Salafist preacher Mohamed Yosri Ibrahim, who recently claimed to have been appointed Egypt's new minister of religious endowments (Awqaf), denied accusations on Tuesday that he was attempting to spread Wahabism – an ultra-conservative form of Islam associated mainly with Saudi Arabia – in Egypt.
Ibrahim, a member of Egypt's conservative "Salafist Calling" group, declared on his Twitter account that he adhered to a "moderate form of Islam," stressing that he had never been associated with Wahabism.
Ibrahim faced a wave a criticism after announcing last Friday that he had agreed to head up the religious endowments ministry following a meeting with newly-appointed Prime Minister Hisham Qandil.
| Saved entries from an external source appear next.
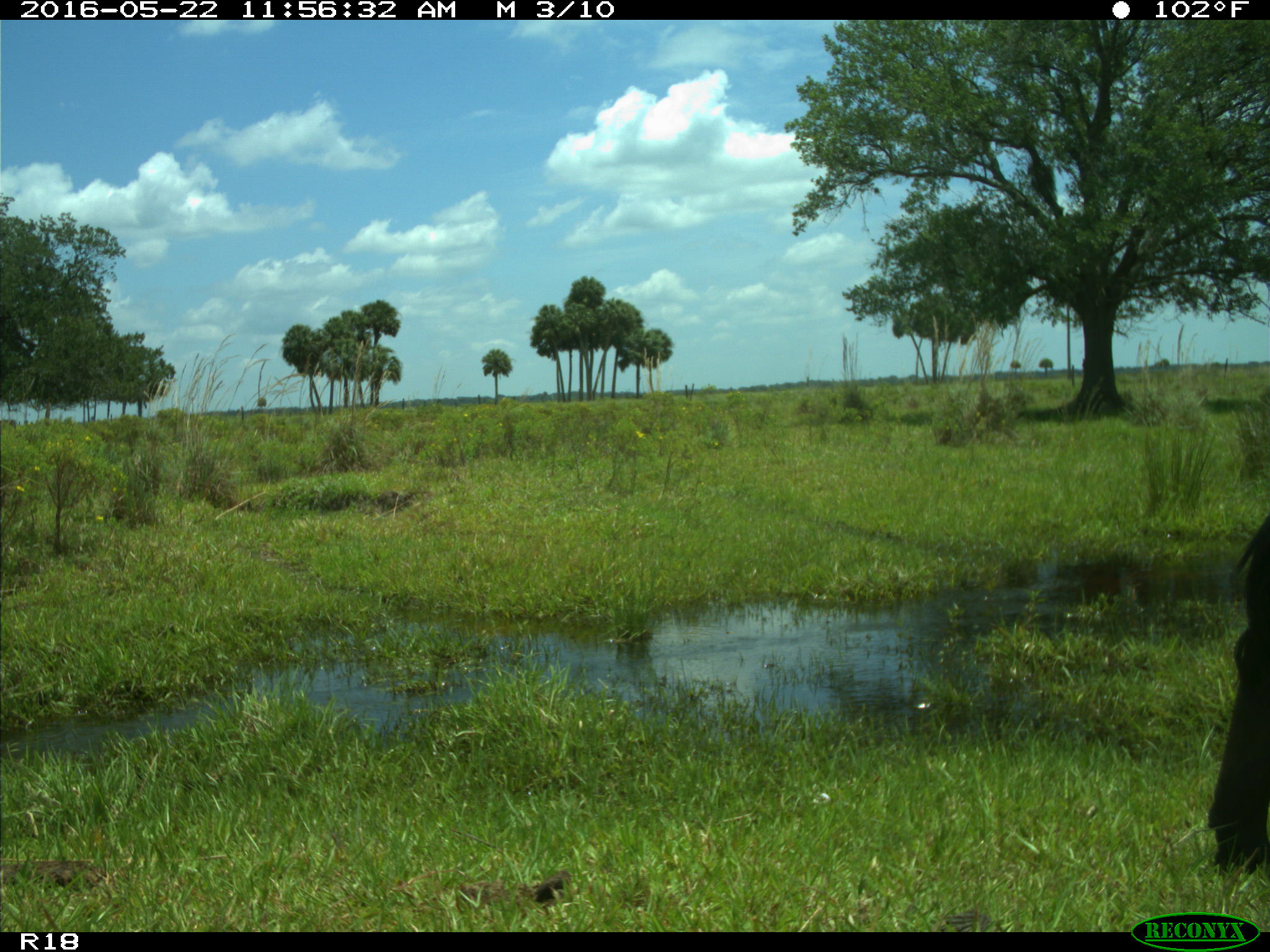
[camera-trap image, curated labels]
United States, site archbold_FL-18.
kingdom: Animalia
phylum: Chordata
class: Mammalia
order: Artiodactyla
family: Bovidae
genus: Bos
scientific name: Bos taurus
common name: domestic cow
Liberal figures, along with some Islamist groups and Egypt's Sufi orders, have voiced their concern about the potential encroachment of Wahabism in Egypt were Ibrahim appointed to the post.
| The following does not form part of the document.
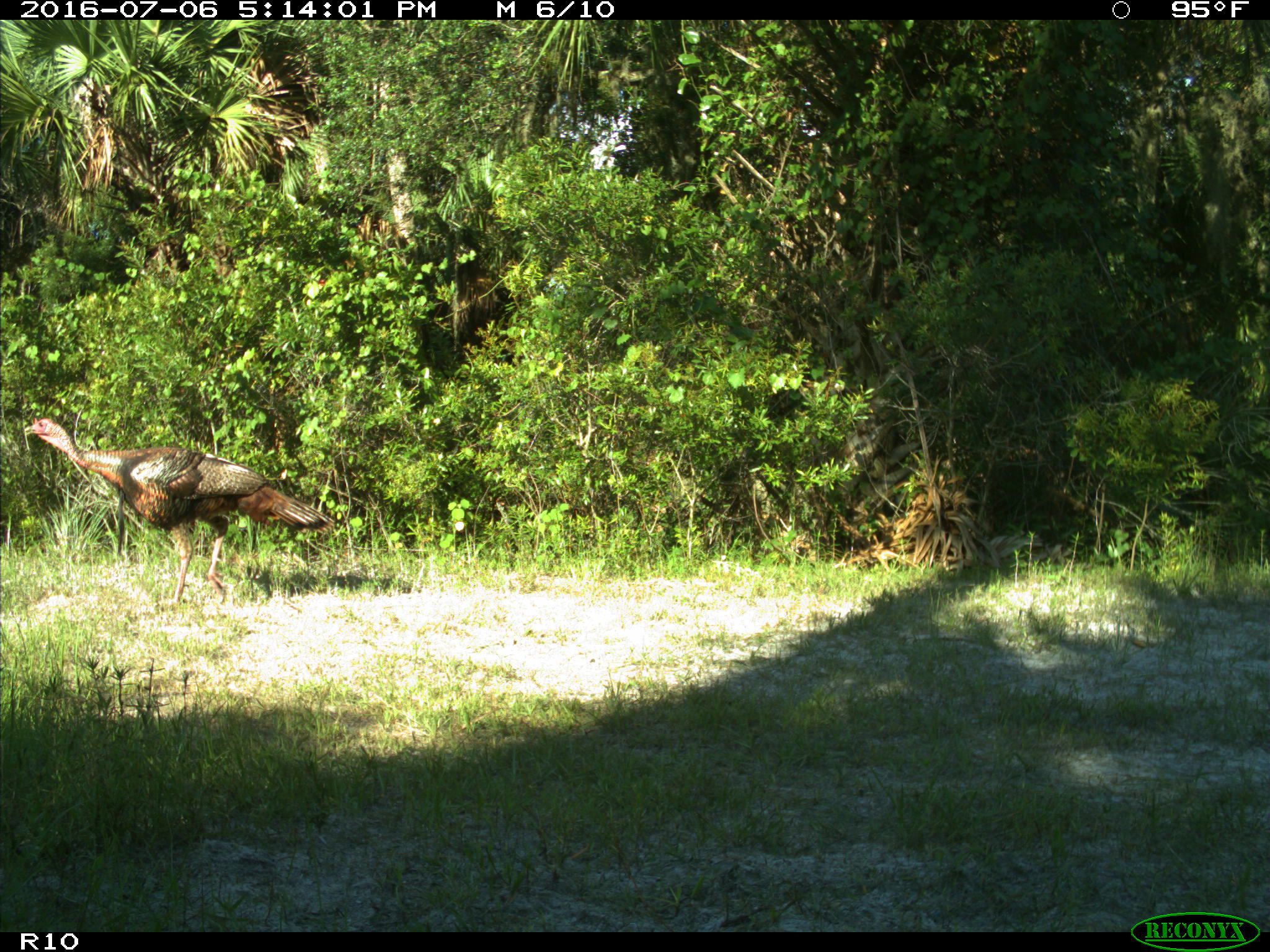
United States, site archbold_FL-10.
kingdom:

Some critics allege that Ibrahim's reported association with leading Muslim Brotherhood figure Khairat El-Shater got him the post.
Egypt's ministry of religious endowments regulates activities at the nation's mosques, issues licenses to Muslim preachers, and is responsible for maintaining religious buildings and properties.
Members of Egypt's incoming cabinet will be officially announced on Thursday, according to spokesmen for recently-inaugurated president Mohamed Morsi, a long-time member of the Muslim Brotherhood.